As their vocabulary systematically expanded, I was also able to tell increasingly complex stories without losing their interest. It is a great delight for them to realize they can recognize words even in completely new stories and situations. Throughout a story, I would often stop and ask simple questions or let the children anticipate a phrase that repeats throughout the story – the more that they interact in this way with the story, the more that they are manipulating the information and integrating in deeper levels of their consciousness.
Practicing “open” and “closed” with hand movements
In Biopsychology, knowledge is referred to as a type of “pabulum” or food for the mind. In the same way that we absorb and digest food, so new information must be presented in a “tasty” or interesting way, to even enter within the mind. Next, just as food must be chewed properly, the new knowledge must be manipulated, interacted with, broken down so that it can be better assimilated. This chewing happens with language when the words are repeatedly used and experimented with in variety of different situations and contexts so that their full meaning and usage can be understood. Finally, the digestion of the language happens as the words are internalized and become intuitive knowledge – no longer is there a conscious need to think about what a word means – you just know it. Anyone who has achieved fluency in a new language knows that there comes a moment in which the mind is no longer engaged in translating but rather can just think directly in the new language, even if in a limited way due to lack of vocabulary. Once the mind achieves even a limited ability to directly think in the new language, absorption begins to accelerate exponentially. I think of it as a kind of “snow-ball effect”. Once there is a small workable kernel of internalized language within the mind, new words and phrases stick to that core and it quickly grows and expands. With children, the “translation” stage that adults go through is skipped, and they begin acquiring a kernel of internalized language immediately when the language is presented in this synthetic style.

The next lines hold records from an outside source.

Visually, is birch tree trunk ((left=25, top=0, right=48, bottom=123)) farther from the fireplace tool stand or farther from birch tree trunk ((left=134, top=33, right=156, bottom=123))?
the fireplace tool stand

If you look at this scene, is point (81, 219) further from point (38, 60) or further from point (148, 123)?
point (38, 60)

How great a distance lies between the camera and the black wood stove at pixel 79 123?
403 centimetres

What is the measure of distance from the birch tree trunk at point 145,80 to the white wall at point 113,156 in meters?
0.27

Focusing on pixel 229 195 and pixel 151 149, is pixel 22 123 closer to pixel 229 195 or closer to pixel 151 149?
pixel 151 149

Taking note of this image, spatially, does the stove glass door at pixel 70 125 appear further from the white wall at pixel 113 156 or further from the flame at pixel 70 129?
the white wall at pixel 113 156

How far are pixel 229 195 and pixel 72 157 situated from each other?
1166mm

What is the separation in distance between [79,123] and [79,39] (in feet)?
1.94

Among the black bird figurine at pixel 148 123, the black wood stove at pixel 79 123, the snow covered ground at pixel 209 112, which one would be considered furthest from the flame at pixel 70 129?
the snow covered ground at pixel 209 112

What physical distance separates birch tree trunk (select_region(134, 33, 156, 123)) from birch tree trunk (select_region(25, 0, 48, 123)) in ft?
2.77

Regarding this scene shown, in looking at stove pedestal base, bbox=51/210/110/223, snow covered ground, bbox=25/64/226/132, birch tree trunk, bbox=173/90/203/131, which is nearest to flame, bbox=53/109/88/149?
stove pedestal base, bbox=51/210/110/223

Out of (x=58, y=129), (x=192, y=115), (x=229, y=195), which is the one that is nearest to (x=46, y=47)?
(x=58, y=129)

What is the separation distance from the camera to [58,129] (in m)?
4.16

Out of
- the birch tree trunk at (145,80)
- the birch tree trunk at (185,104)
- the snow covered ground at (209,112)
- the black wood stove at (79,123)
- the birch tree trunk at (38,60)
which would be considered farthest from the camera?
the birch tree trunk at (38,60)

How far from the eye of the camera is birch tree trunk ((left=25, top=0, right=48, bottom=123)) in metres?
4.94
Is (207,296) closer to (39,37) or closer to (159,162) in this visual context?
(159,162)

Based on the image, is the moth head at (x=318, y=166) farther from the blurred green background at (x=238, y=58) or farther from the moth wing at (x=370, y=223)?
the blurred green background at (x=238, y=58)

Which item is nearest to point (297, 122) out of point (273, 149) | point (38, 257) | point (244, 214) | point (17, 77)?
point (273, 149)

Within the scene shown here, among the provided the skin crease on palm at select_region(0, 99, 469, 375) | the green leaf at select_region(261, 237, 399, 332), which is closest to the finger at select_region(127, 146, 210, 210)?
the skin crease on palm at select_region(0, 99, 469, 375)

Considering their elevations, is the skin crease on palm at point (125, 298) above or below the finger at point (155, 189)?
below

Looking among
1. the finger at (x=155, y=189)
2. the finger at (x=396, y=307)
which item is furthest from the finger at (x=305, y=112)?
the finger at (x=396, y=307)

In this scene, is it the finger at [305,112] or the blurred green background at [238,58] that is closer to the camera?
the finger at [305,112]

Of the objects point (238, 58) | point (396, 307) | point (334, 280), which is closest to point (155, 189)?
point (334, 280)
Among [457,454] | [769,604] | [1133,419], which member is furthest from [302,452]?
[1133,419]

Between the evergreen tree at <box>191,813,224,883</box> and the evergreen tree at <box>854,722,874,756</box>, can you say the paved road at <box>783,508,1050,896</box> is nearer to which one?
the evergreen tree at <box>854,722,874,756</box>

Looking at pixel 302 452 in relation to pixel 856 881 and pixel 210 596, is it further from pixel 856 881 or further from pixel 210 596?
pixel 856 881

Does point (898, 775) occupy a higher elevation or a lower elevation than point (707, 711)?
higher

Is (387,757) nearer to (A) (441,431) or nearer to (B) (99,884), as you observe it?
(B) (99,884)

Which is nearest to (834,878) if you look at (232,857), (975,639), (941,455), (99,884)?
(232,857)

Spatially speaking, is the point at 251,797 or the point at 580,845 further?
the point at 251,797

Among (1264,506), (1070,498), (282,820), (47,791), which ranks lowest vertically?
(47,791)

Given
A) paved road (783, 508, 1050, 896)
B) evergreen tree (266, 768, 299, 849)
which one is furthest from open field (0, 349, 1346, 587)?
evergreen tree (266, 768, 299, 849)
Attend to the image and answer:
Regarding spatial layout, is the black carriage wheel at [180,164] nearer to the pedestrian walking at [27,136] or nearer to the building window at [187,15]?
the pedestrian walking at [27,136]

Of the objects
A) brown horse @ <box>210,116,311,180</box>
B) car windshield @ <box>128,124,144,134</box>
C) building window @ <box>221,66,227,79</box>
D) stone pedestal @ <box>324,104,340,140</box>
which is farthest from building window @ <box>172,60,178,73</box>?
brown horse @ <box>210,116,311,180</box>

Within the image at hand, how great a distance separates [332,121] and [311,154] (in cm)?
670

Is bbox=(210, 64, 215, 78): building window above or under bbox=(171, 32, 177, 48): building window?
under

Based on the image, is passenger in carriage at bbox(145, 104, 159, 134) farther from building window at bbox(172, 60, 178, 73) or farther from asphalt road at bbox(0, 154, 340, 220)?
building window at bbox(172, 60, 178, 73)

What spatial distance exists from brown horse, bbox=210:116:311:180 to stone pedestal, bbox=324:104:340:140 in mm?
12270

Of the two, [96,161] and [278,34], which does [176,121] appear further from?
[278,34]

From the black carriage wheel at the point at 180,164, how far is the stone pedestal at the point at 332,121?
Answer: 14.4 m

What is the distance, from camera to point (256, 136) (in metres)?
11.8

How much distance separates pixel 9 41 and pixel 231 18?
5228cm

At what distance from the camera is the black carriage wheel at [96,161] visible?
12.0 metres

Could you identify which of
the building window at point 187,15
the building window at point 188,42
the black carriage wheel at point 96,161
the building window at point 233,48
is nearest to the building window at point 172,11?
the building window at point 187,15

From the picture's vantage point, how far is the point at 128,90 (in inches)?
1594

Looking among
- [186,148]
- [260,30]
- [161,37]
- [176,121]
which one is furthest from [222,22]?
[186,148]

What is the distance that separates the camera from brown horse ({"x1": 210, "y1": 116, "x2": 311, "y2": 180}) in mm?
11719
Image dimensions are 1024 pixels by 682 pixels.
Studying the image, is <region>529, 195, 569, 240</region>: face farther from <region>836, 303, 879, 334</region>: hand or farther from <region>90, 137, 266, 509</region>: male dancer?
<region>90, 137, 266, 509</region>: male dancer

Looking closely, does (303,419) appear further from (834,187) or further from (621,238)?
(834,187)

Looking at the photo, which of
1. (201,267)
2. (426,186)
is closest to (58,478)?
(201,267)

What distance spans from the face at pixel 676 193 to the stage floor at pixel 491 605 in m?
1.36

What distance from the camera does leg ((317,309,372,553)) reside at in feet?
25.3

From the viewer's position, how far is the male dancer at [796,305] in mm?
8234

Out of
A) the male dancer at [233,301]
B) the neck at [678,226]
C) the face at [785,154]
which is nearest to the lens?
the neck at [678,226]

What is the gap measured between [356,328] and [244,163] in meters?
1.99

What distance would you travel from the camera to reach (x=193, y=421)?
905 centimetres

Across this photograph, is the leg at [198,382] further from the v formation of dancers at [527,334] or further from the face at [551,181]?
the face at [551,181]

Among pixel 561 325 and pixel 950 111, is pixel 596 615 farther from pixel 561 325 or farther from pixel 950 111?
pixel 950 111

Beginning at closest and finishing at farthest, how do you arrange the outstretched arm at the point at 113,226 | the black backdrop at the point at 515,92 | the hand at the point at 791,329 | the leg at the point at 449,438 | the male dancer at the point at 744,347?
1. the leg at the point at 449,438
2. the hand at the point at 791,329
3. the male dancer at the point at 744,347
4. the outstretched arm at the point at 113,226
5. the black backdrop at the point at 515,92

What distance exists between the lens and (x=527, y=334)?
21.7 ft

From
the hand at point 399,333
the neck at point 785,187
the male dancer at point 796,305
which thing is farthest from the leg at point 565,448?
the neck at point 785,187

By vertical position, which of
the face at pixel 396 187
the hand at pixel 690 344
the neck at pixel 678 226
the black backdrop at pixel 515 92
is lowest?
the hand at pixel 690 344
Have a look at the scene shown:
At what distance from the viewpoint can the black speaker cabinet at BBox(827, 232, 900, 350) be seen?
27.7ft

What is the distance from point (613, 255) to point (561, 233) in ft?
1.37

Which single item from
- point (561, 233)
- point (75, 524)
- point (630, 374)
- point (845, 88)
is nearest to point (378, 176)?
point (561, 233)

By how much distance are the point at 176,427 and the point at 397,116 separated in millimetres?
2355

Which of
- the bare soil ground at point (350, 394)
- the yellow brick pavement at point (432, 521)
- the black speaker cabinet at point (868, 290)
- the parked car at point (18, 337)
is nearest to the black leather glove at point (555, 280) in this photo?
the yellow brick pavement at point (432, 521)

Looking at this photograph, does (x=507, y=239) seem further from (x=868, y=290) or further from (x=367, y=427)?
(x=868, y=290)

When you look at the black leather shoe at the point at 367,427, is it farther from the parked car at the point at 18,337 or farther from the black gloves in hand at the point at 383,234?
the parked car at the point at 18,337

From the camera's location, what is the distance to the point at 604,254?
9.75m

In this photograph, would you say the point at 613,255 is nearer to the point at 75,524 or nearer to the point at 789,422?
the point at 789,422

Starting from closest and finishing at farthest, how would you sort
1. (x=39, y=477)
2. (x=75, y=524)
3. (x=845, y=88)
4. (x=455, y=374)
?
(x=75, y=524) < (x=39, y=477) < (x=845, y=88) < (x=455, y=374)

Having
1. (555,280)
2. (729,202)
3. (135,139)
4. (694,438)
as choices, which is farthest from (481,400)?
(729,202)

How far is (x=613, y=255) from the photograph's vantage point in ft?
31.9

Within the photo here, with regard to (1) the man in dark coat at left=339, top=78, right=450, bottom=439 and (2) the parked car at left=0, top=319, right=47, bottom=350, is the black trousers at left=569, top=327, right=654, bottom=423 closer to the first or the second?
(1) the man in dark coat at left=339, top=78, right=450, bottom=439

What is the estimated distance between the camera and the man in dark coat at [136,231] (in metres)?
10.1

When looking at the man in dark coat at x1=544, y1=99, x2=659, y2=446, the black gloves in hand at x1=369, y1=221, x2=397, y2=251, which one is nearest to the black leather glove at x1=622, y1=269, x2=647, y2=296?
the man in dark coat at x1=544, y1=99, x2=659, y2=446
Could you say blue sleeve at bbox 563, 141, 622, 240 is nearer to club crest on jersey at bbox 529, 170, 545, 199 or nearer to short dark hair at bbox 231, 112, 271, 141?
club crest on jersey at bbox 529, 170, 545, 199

Another fact that is important to understand when teaching language, is that though languages may be very complex in their full vocabulary – for daily use, research shows that most human beings use a much more limited vocabulary – with only 100 words consisting of about 50% of all spoken languages. The Saturday edition of the New York Times newspaper contains, on average, only 600 different words.
When teaching a language, mastery does not necessary come from the quantity of words memorized, but rather from understanding the rules of how and when to utilise them meaningfully. Language is actually a machine for transmitting ideas. A machine is not just composed of metal bits and wheels – it needs a certain structure in order to work. The words are simply building blocks, but the structure is grammar.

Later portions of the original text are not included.